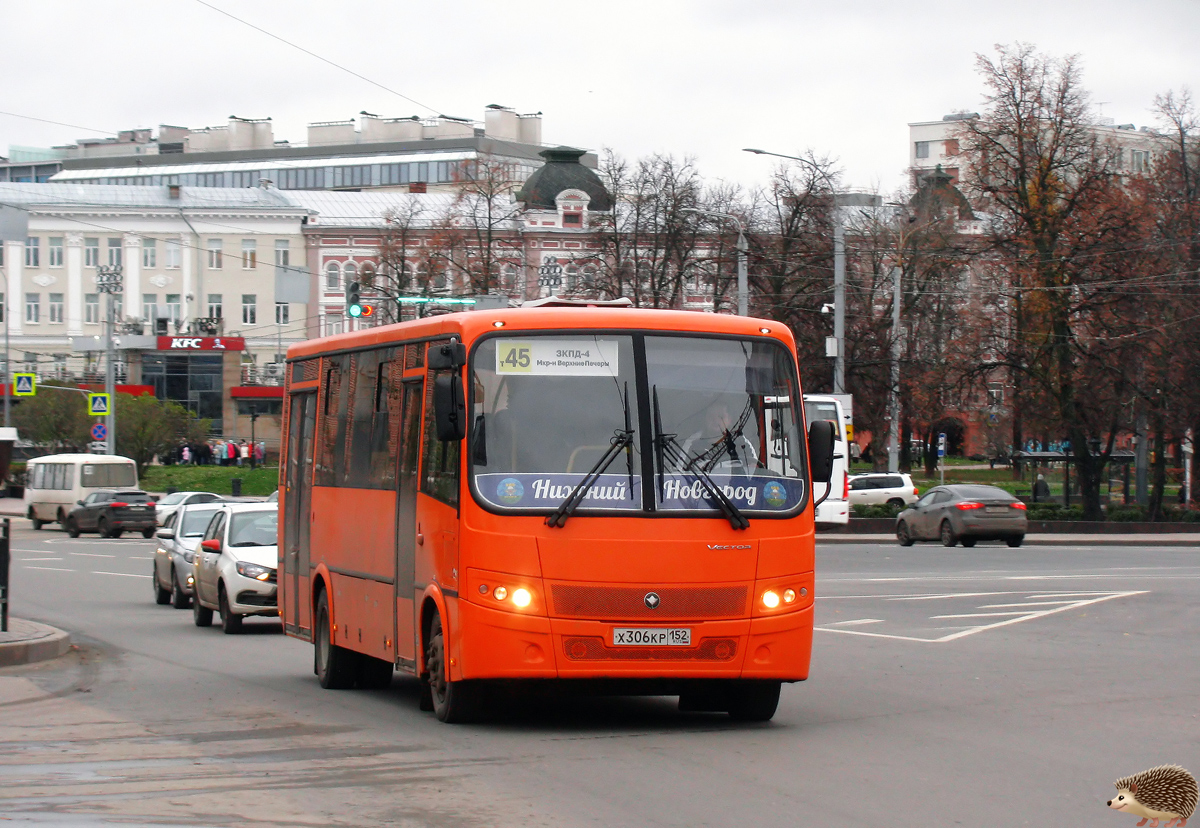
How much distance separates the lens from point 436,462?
1050 cm

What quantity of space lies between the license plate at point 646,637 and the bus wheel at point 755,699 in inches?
33.9

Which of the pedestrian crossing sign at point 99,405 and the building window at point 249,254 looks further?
the building window at point 249,254

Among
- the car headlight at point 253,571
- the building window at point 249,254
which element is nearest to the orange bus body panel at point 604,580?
the car headlight at point 253,571

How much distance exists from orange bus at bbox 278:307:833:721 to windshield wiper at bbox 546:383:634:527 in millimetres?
12

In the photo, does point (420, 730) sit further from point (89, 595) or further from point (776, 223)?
point (776, 223)

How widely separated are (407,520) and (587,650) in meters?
1.88

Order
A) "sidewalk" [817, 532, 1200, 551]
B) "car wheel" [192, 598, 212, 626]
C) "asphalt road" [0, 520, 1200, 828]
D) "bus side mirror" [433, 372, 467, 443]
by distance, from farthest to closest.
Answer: "sidewalk" [817, 532, 1200, 551]
"car wheel" [192, 598, 212, 626]
"bus side mirror" [433, 372, 467, 443]
"asphalt road" [0, 520, 1200, 828]

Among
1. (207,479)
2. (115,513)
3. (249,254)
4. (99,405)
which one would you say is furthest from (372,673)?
(249,254)

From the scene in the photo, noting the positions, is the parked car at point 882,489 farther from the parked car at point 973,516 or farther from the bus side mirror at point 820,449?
the bus side mirror at point 820,449

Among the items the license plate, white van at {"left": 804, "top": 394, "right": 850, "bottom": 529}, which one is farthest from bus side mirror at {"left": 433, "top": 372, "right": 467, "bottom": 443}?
white van at {"left": 804, "top": 394, "right": 850, "bottom": 529}

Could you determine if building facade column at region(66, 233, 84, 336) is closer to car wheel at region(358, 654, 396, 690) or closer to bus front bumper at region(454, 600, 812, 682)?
car wheel at region(358, 654, 396, 690)

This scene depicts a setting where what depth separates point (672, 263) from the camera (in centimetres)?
6019

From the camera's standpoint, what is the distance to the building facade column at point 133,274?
3755 inches

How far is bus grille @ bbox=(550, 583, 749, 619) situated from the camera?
32.3ft
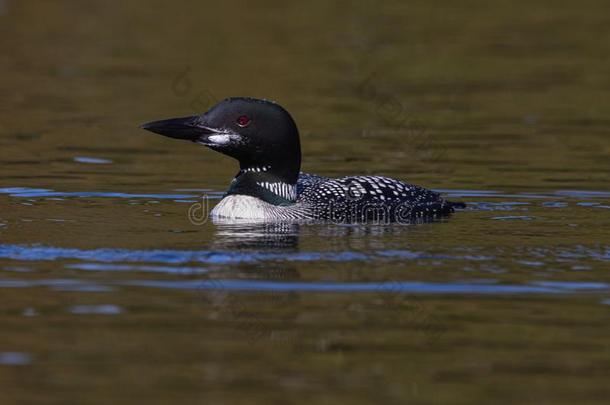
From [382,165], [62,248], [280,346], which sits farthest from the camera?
[382,165]

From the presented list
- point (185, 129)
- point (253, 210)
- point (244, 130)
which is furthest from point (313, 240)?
point (185, 129)

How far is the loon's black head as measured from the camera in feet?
27.3

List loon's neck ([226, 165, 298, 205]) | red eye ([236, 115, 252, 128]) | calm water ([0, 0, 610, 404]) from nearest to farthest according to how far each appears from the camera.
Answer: calm water ([0, 0, 610, 404]) → red eye ([236, 115, 252, 128]) → loon's neck ([226, 165, 298, 205])

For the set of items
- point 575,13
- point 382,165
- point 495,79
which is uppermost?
point 575,13

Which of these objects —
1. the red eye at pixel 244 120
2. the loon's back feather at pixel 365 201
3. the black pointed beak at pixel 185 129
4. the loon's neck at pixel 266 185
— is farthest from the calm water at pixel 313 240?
the red eye at pixel 244 120

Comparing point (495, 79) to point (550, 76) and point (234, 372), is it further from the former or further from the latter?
point (234, 372)

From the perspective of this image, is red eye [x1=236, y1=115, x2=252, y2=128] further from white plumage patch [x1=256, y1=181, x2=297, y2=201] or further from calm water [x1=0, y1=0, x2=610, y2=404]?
calm water [x1=0, y1=0, x2=610, y2=404]

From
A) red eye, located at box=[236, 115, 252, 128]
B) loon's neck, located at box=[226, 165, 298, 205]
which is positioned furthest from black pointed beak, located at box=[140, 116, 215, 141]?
loon's neck, located at box=[226, 165, 298, 205]

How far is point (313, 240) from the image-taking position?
764 centimetres

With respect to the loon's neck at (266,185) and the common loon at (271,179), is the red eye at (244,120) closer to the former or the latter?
the common loon at (271,179)

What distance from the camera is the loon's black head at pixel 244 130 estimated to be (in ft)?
27.3

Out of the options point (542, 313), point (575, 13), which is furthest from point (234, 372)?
point (575, 13)

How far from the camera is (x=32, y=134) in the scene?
40.0 ft

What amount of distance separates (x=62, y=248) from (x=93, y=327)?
1.64 metres
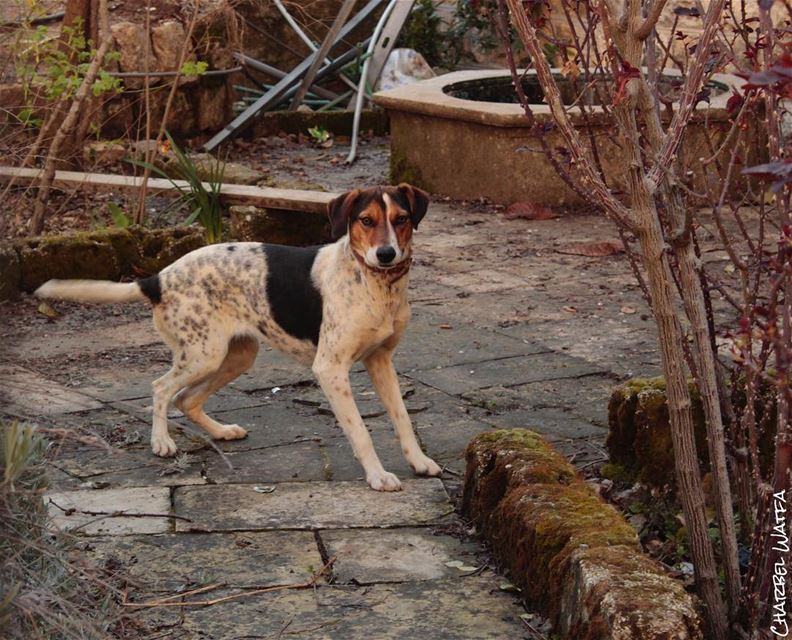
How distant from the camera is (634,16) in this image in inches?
137

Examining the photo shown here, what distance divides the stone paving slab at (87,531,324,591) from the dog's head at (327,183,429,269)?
1.12 m

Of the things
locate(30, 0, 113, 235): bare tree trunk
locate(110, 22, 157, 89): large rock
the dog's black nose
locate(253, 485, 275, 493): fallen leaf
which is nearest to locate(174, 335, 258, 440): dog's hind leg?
locate(253, 485, 275, 493): fallen leaf

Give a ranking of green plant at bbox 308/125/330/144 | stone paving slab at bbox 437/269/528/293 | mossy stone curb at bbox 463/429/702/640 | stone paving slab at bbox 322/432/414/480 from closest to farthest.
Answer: mossy stone curb at bbox 463/429/702/640
stone paving slab at bbox 322/432/414/480
stone paving slab at bbox 437/269/528/293
green plant at bbox 308/125/330/144

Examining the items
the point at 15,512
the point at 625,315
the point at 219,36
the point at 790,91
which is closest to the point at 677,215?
the point at 790,91

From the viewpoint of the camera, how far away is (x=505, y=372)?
6.45 m

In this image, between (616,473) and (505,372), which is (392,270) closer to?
(616,473)

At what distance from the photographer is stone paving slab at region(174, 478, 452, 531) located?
4.62 metres

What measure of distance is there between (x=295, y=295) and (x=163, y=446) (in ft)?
2.64

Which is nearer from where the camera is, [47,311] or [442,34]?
[47,311]

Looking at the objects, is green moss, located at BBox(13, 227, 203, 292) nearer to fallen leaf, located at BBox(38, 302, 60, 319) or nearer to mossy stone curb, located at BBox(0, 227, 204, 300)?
mossy stone curb, located at BBox(0, 227, 204, 300)

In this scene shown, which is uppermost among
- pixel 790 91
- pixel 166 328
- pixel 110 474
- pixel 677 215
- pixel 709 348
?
pixel 790 91

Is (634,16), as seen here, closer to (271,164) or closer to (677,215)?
(677,215)

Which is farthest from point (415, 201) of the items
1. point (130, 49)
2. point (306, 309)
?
point (130, 49)

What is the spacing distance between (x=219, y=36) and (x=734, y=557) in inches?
398
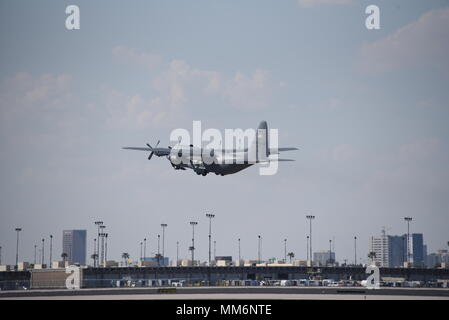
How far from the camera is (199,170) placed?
14050 centimetres

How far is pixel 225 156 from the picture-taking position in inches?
5458

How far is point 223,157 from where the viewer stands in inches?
5443

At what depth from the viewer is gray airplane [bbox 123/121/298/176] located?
13788cm

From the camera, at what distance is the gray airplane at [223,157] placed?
138 metres
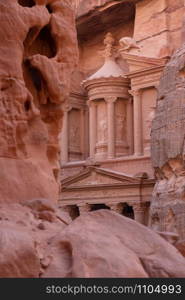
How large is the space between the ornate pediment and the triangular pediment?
17.4 feet

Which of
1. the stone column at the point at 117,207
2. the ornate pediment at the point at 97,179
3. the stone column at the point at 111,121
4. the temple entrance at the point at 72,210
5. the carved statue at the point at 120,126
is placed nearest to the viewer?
the ornate pediment at the point at 97,179

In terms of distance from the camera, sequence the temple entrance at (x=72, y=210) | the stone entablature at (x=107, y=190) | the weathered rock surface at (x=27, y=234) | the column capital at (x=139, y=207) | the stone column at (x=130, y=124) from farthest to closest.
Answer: the stone column at (x=130, y=124) < the temple entrance at (x=72, y=210) < the stone entablature at (x=107, y=190) < the column capital at (x=139, y=207) < the weathered rock surface at (x=27, y=234)

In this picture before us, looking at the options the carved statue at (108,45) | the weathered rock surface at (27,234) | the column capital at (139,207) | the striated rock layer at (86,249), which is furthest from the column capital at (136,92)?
the striated rock layer at (86,249)

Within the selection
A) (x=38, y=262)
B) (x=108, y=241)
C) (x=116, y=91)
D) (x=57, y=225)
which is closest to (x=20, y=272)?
(x=38, y=262)

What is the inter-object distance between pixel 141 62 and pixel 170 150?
35.8 ft

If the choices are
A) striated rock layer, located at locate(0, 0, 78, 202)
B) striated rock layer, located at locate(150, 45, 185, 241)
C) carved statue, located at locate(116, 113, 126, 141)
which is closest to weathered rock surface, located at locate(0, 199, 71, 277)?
striated rock layer, located at locate(0, 0, 78, 202)

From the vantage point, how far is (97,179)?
21.8 m

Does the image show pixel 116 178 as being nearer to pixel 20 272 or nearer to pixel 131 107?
pixel 131 107

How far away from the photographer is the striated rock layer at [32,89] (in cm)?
480

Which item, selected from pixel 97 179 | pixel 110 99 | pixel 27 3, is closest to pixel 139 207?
pixel 97 179

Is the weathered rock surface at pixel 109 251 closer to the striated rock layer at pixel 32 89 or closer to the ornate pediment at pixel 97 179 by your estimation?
the striated rock layer at pixel 32 89

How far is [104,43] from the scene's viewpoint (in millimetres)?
27641

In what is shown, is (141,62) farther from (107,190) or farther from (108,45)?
(107,190)

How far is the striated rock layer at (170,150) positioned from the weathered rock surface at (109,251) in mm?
8913
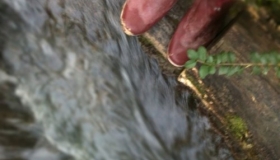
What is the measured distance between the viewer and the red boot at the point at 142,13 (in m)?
1.75

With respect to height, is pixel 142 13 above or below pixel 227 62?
above

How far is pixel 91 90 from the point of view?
1981 millimetres

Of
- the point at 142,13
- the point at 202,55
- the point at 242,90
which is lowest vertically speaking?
the point at 242,90

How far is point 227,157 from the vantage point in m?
1.98

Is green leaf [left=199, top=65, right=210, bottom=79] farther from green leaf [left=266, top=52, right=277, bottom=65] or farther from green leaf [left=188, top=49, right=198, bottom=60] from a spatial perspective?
green leaf [left=266, top=52, right=277, bottom=65]

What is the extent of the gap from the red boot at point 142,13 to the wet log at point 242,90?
152 millimetres

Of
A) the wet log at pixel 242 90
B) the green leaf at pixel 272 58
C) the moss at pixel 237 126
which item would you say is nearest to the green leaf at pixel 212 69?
the green leaf at pixel 272 58

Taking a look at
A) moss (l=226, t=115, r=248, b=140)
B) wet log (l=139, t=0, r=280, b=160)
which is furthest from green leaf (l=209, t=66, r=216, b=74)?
moss (l=226, t=115, r=248, b=140)

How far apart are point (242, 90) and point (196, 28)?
0.29m

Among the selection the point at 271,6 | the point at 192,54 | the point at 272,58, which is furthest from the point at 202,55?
the point at 271,6

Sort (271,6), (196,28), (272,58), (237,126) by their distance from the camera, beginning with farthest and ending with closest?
(237,126), (196,28), (271,6), (272,58)

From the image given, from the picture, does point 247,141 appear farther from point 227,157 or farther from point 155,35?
point 155,35

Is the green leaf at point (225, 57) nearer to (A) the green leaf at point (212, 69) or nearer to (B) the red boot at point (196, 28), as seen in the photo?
(A) the green leaf at point (212, 69)

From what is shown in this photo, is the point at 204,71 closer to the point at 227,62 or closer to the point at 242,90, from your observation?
....
## [GIVEN TASK]
Using the records above, please retype only the run of lines from the line holding "Sort (271,6), (196,28), (272,58), (237,126)" through the last line, both ends included.

## [WRITTEN RESPONSE]
Sort (271,6), (196,28), (272,58), (237,126) by their distance from the camera, beginning with farthest and ending with closest?
(237,126), (196,28), (271,6), (272,58)

From the image given, from the picture, does point 247,141 appear farther from point 227,157 or farther from point 155,35?
point 155,35

Is the green leaf at point (225, 57) nearer to (A) the green leaf at point (212, 69) or nearer to (B) the red boot at point (196, 28), as seen in the photo?
(A) the green leaf at point (212, 69)

From what is shown in this photo, is the point at 204,71 closer to the point at 227,62 or closer to the point at 242,90, from your observation?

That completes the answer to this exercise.